For each of our distribution models, we selected pseudo-absences (simulated absences) by defining a 25 km buffer around presences from which pseudo-absences were sampled, in order to decrease the probability of sampling from unsuitable areas. Pseudo-absences are artificially generated absence data selected from the area within which the study is being conducted without on ground visits. Known absences however, are points that have been visited and have been verified to not have the species being studied. In total, after thinning, we had 486 C. stoebe presences across the northeastern United States: 59 of these were located on Long Island and 98 from the Adirondacks region.

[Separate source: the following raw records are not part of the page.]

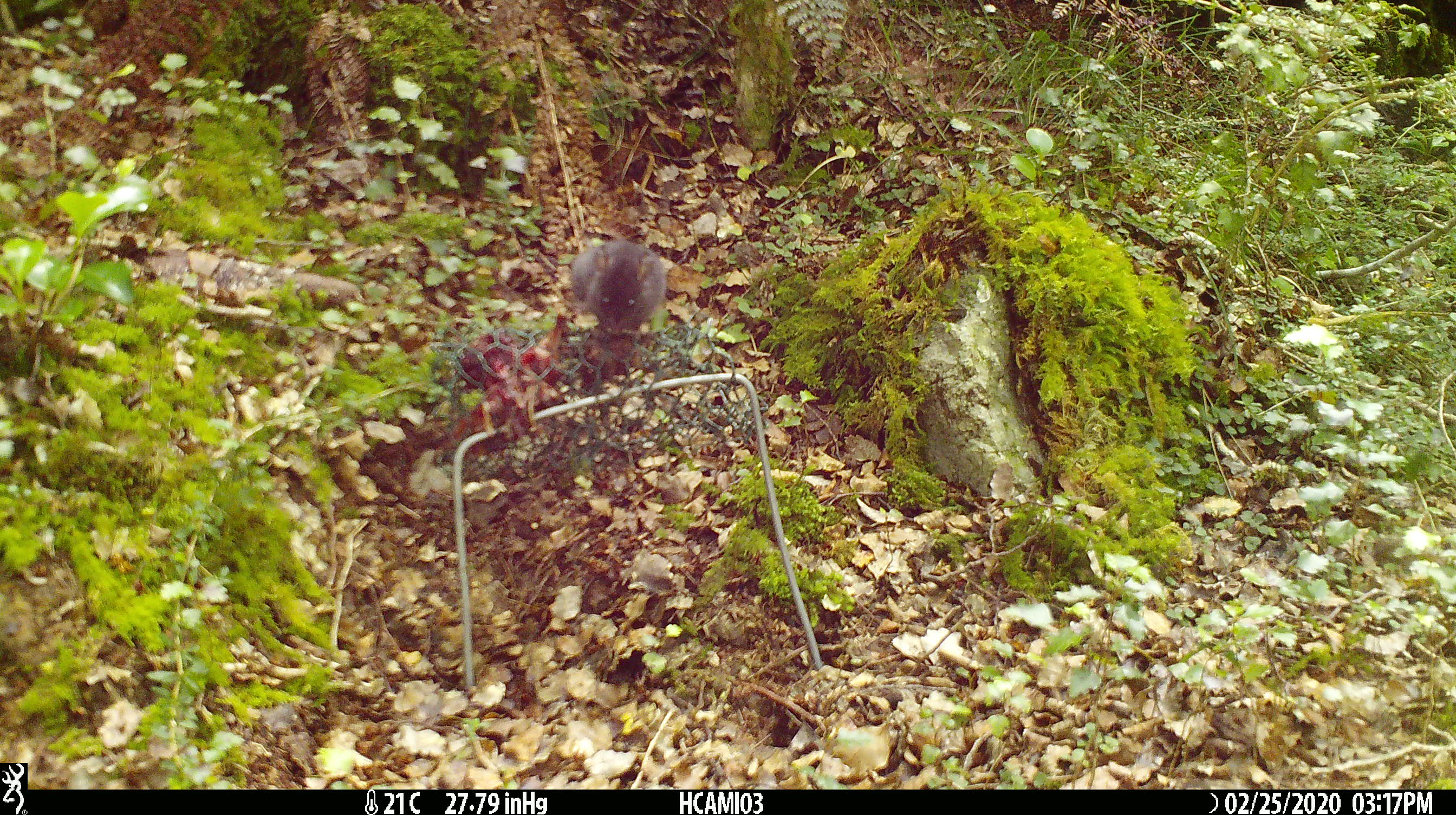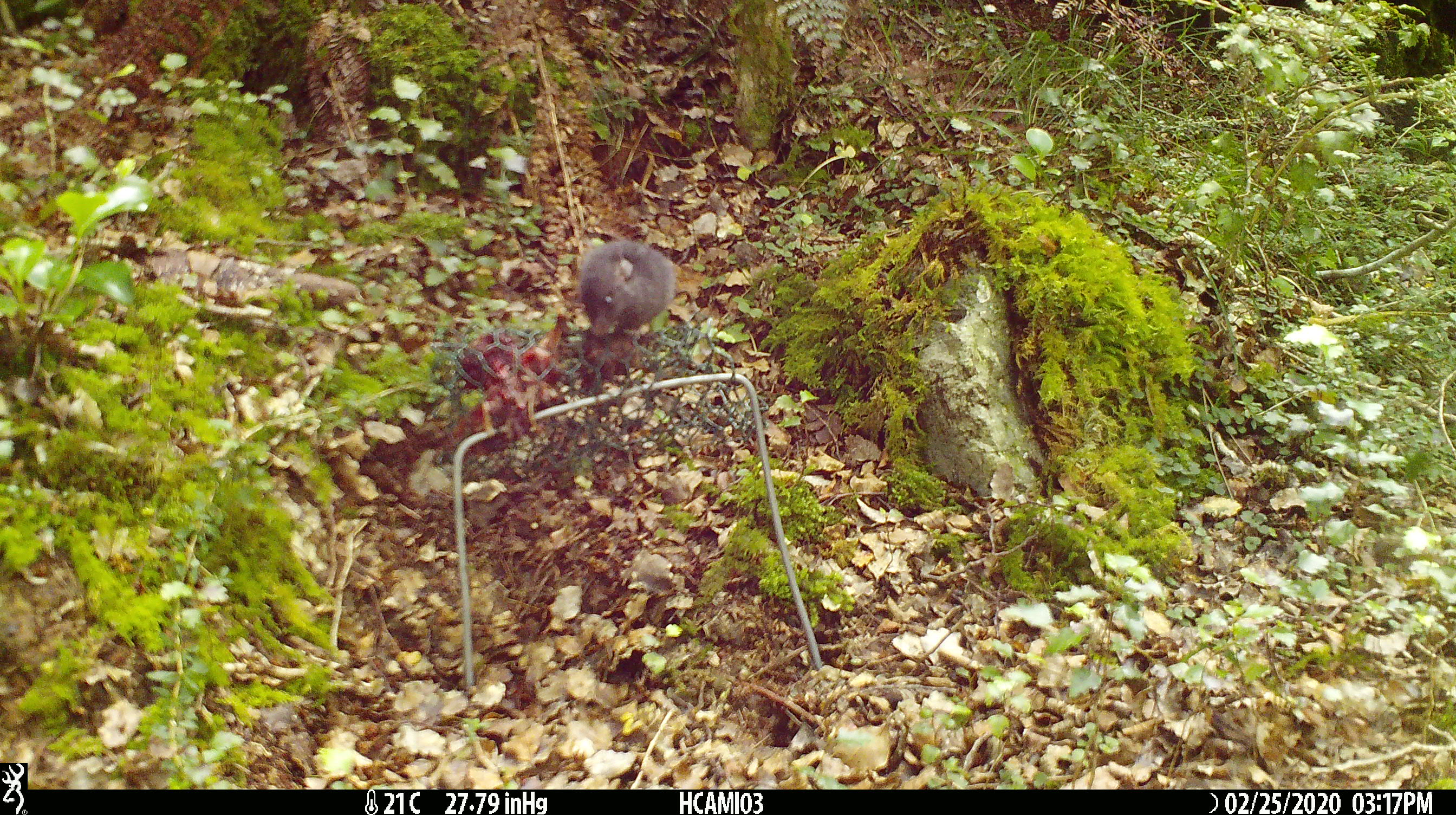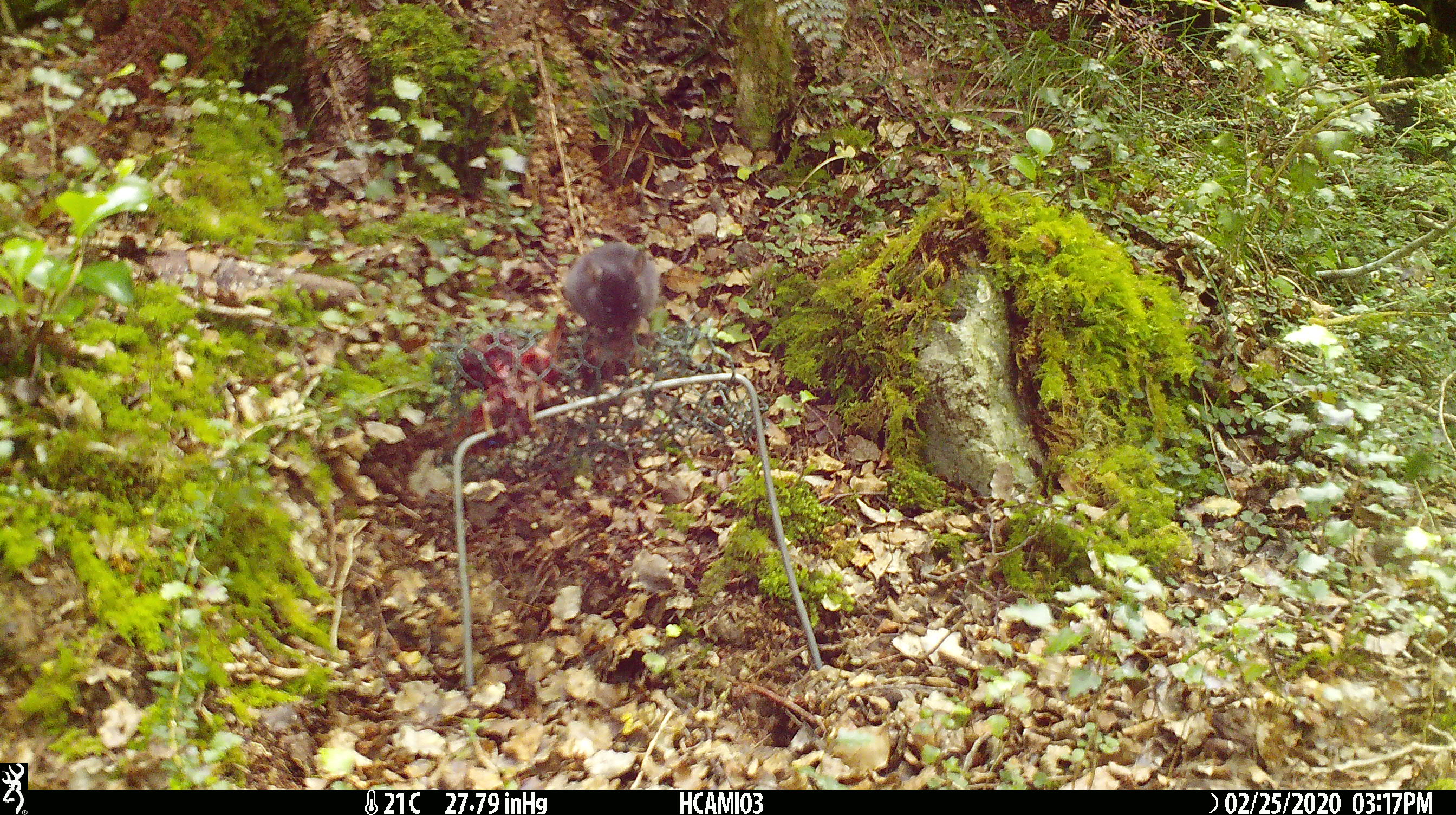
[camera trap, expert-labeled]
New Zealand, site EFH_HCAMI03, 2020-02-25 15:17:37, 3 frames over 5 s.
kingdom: Animalia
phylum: Chordata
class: Mammalia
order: Rodentia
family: Muridae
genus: Mus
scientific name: Mus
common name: mouse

We also had 80 known absences, which did not cover the full range of the area being studied, they were therefore supplemented by pseudo-absences. For each model, we generated ten times the number of pseudo-absences as known presences. We assigned known presences and absences a weight of 1, and down-weighted the pseudo-absences, assigning each pseudo-absence a weight of 1/(total number of pseudo-absences). We built occurrence models for Northeastern USA, Long Island and the Adirondacks using the presences, absences and pseudo-absences. We divided the data equally into training and test datasets based on geographical location (50:50), we used half of the data to train the models and the other half for model testing.